The decision to ban the fried food as well as cold drinks has been taken primarily because these food items lead to acclimatization problems and since the route lies at an elevation of about 13500 feet. Oily food results in respiratory problems in regions where the temperature dips down to sub-zero at night.

This committee was called following the concerns of Supreme Court for the large number of pilgrims’ death in 2012. During the 39-day Yatra as much as 130 pilgrims had died in 2012. The following years, the deaths however came to a fall but there still were 40 casualties in 2014.

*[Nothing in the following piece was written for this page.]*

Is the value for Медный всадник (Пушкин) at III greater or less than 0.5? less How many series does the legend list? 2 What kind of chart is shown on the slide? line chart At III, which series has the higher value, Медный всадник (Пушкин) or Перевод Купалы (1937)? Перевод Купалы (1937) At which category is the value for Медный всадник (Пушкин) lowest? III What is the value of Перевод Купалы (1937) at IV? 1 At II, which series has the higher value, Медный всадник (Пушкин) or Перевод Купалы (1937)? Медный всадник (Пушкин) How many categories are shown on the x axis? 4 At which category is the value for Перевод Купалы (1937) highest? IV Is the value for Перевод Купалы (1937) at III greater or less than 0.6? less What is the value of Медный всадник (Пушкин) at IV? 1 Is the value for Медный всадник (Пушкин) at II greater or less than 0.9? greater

SASB has prepared a special menu to tackle the problem. The menu has been prepared for food-stalls, langar, organizations, shops, dhabas and other such establishment on the route. The menu includes pulses, cereals, green potato, vegetables, soya chunks, plain dal, besan curry, green salad, fruits and sprouts. Other items in the menu are zeera rice, plain rice, khichri and nutrela rice, dal roti, roti, missi roti, makki ki roti (without oil or butter), Kashmiri nan, bread jam,  tandoori roti, samber, idli, uttampam, poha, bread kulcha, steamed dumplings, herbal tea, low fat curd, sharbat,  coffee lemon squash/water, low fat milk, fruits juice, mineral water, glucose, roasted papad,  vegetable soup khakra, til ka ladoo, dry petha, dhokla, and amla/fruit murabba.

On the other hand, strictly banned items are- non-vegetarian food, Tobacco/gutka, alcohol, pan masala and other intoxicants, bathura, burger, puri , pizza, heavy pullav/fried rice, halwa, ladoo, khoya burfi, gulab jamun, jalebi and other halwaii items, pickle, cream-based food-items, stuffed parantha. Also crunchy snacks like namkeen, kurkure, lays, mathi and dried dry-fruits and not permitted to be sold or consumed along the way.

People not adhering to the guidelines will be penalized. District Magistrates of Anantnag and Ganderbal are asked to issue special orders under the Ranbir Penal Code provisions for the people violating the rules.